Presentation abstracts and demo papers will not be included in the ACM Digital Library but will be included in an informal pre-proceedings on the website. We very much welcome presentation abstracts about work already published elsewhere, or giving an overview of an existing system, and the format is designed not to preclude future publication.
Submissions should be in ACM SIGPLAN two-column format (see https://www.sigplan.org/Resources/Author/).

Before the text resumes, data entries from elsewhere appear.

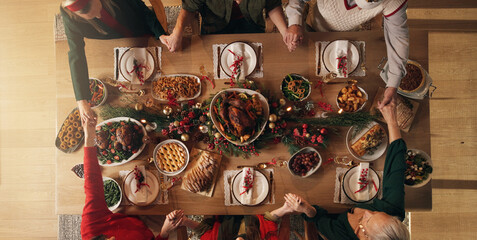 Holding hands, praying and people in home, dinner or gratitude for food on Christmas or celebration. Above, faith and prayer for feast on holiday, group and family in house for thanksgiving and night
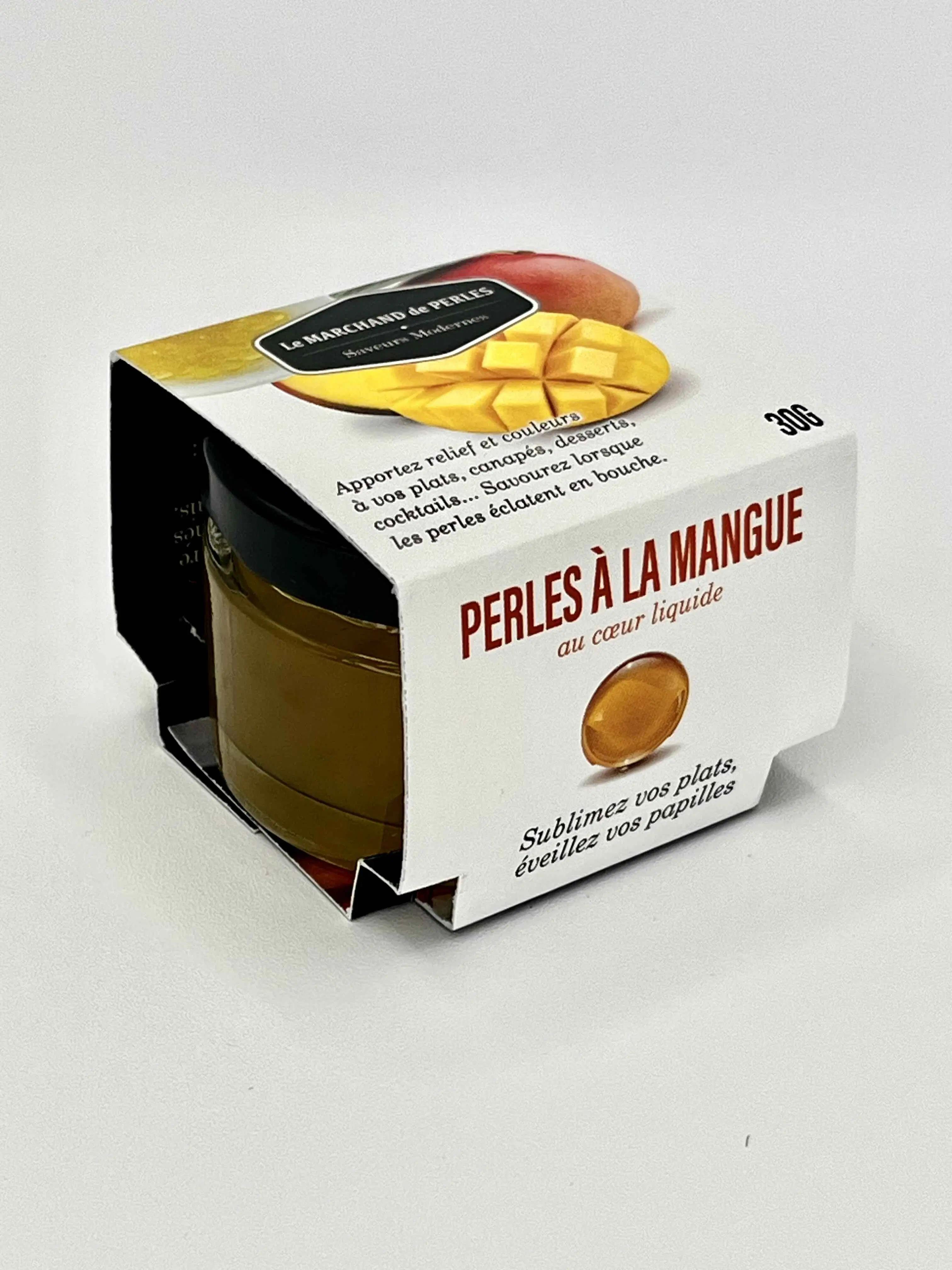 Perlas de mango con forma de corazón líquido - Molecular Cuisine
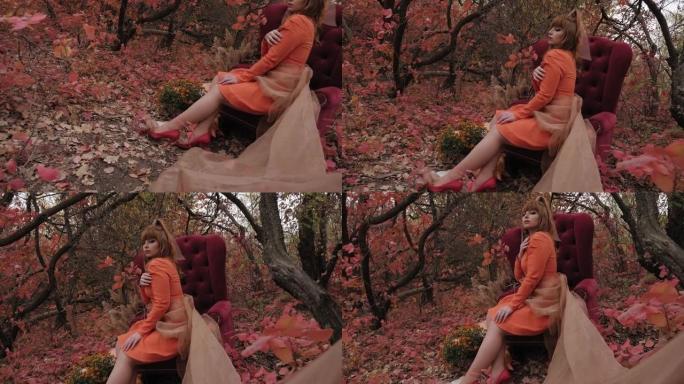 秋天，一个模特在树林里摆姿势，旁边是红色的古董椅子和南瓜。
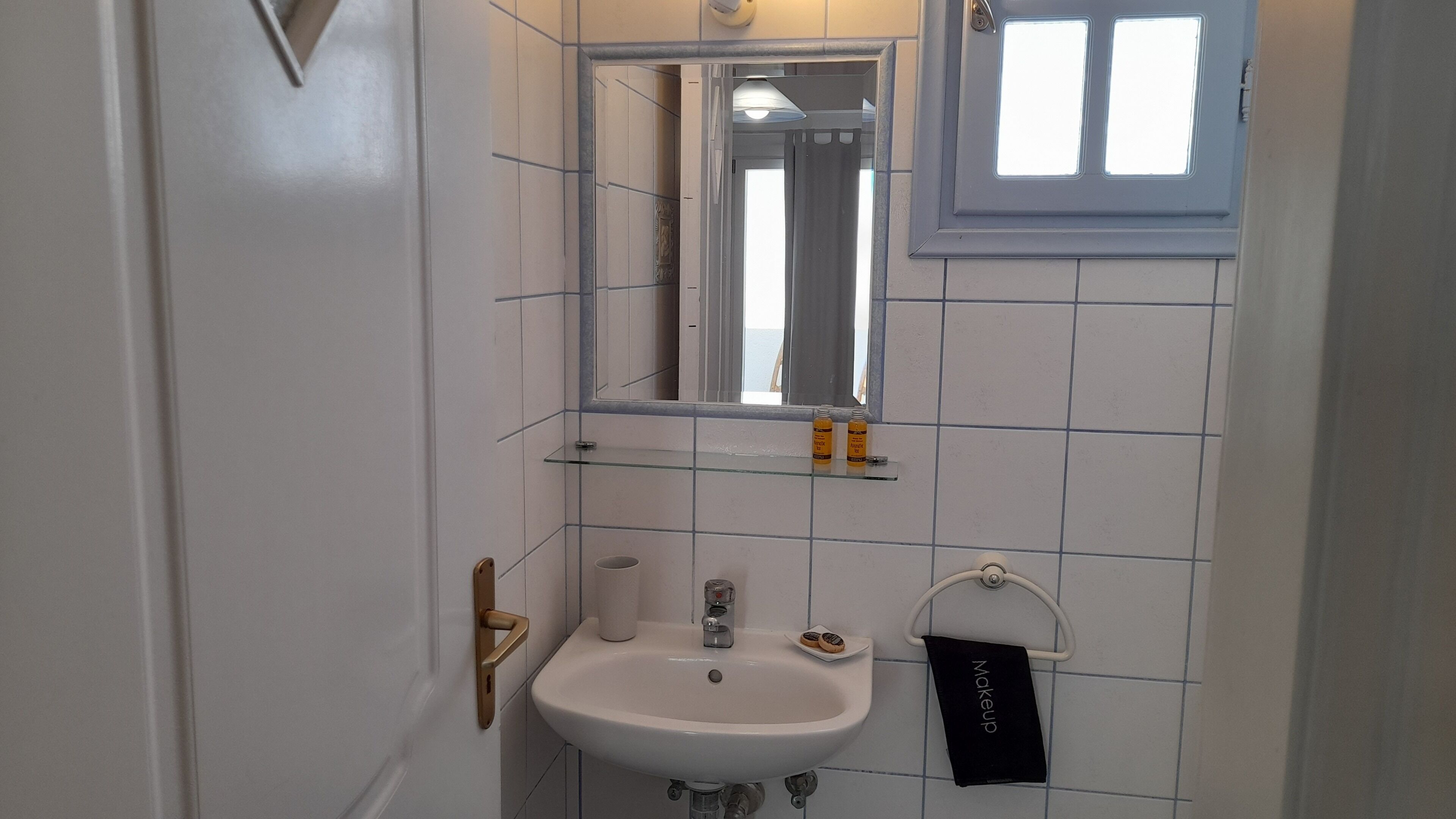 A bathroom with a white sink, a mirror, a towel rack, and a window.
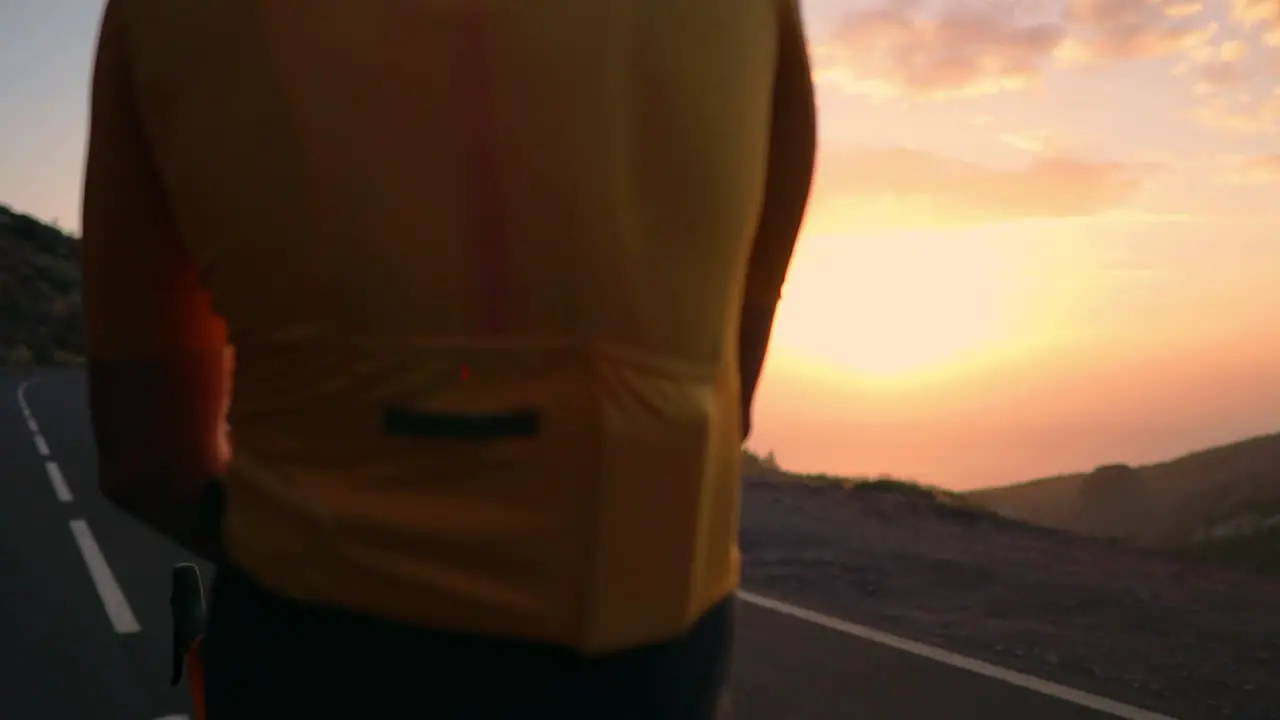 Un Joven Deportista En La Cima De Una Montaña Con Una Camiseta Amarilla Y Equipo Deportivo Descansa En Su Bicicleta Disfrutando De Las Vistas De Las Montañas Y Del Atardecer Después Del Entrenamiento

References are not counted in the page limits.
If you have any questions or wonder whether your submission is in scope, please do not hesitate to contact the organizers.
More information: https://2022.programming-conference.org/track/proweb-2022-papers
Important dates (AoE)
- Submission deadline: 1st February 2021
- Author notification: 1st March 2021
- Camera-ready version: 1st May 2021
Formatting instructions
The format of your paper must strictly adhere to the ACM Format. LaTeX: Use version acmart v1.77 or newer. You can directly download the LaTeX class file acmart and the BibTeX ACM Reference Format, which are also available from CTAN. Please use the ‘sigconf’ style by using the following LaTeX class configuration: \documentclass[sigconf,screen]{acmart} Word: Download template from ACM format site. Please use the ‘sigconf’ style by selecting the right template.